After a leisurely morning and lunch at our resort we headed to Fairbanks, Alaska, nicknamed the Golden Heart City. Fairbanks is a city with a population of about 32,000 inhabitants and is an area inhabited by the Athabascan peoples for possibly ten-thousand years or more. The town was born of the gold rush era when Italian immigrant Felix Pedro found gold in the area in 1902. Today the city has modern shops and malls, as well as a 44-acre Pioneer Park including a Gold Rush Town with 35 restored buildings.
The extremely cold winters in this interior city have led to the city playing host to international ice sculptors who descend on the city for the World Ice Art Championships. Fairbanks is also considered a great place to see the aurora borealis which appears here on average 243 nights a year.
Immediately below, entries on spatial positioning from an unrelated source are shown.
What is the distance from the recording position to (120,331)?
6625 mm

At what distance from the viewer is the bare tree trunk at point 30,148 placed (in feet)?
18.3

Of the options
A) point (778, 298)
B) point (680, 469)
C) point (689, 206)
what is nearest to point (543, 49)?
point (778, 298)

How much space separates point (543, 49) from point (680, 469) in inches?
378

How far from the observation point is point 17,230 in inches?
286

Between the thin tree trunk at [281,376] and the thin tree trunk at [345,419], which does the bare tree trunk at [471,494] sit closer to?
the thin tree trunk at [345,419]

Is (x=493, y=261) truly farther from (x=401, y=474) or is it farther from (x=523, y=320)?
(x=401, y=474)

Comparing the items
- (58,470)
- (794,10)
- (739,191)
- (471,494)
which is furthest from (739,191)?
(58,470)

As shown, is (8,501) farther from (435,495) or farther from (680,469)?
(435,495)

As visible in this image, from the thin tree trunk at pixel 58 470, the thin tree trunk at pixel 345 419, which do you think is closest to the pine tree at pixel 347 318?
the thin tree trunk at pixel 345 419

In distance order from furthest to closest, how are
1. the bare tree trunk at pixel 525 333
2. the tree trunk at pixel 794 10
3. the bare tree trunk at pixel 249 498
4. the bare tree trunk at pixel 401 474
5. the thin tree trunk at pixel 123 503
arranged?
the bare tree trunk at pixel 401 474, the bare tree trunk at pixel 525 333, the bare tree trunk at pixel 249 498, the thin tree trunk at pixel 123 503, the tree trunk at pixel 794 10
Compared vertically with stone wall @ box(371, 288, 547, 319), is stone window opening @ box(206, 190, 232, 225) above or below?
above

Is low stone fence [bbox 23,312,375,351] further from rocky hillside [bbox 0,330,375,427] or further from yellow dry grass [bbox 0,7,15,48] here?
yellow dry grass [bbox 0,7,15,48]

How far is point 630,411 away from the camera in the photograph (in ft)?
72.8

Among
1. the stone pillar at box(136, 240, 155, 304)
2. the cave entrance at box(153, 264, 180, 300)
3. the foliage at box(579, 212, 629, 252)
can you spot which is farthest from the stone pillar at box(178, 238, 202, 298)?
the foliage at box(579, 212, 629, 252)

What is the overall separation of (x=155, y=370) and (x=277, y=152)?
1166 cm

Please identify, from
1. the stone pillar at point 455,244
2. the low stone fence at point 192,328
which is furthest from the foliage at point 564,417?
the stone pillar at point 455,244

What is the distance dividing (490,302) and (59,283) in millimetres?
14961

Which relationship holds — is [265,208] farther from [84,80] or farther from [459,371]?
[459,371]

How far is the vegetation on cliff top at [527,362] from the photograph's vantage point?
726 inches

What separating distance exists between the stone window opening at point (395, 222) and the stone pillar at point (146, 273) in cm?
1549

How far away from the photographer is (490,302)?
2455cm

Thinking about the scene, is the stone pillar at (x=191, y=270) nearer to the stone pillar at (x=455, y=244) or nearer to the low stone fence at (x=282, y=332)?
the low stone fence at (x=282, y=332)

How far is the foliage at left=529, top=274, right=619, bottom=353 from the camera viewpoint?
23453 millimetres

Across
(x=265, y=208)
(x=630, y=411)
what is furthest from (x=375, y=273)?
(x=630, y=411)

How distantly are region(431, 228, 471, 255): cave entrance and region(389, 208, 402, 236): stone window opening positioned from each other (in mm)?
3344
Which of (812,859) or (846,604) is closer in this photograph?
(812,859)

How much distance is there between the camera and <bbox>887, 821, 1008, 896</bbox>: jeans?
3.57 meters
The coach ride from Denali National Park to Fairbanks, Alaska took about 3.5 hours in total. We had a very nice driver who gave information on the sights that we were seeing along the way, but the views were limited by the dense forests.
We stopped along the way in the town of Nenana at the Alfred Starr Cultural Center located next to the river. The cultural center had many local artists displaying and selling their paintings, woodwork handicraft items, jewelry and clothing. They also sold cinnamon rolls, hot dogs, candy and snacks to raise money for the local community of fewer than 500 residents.
Once we arrived in Fairbanks there was a cocktail party at our hotel, the Westmark, as it was billed. This meant that you had a choice of a red, white or rose glass of wine, or a beer or soft drink. No snacks, no napkins, no nothing. Not impressed. On a positive note, we did sit with a very nice couple from North Carolina and her sister from Virginia and had a lovely conversation.
The hotel itself was similar to our hotel in Anchorage. It was dated, in need of maintenance and not very stylish.
After the cocktail party we took a walk about seven very short blocks to a Thai restaurant for dinner. The food was good and so plentiful that we could not even finish it all. After dinner we took a short walk along the riverfront in the heart of the town. The town is a mixture of old and new, well maintained to boarded up and everything in between. There is a spacious public plaza along the waterfront with a fountain and clock tower. A modern pedestrian bridge takes you to the other side of the river and provides nice views over the river.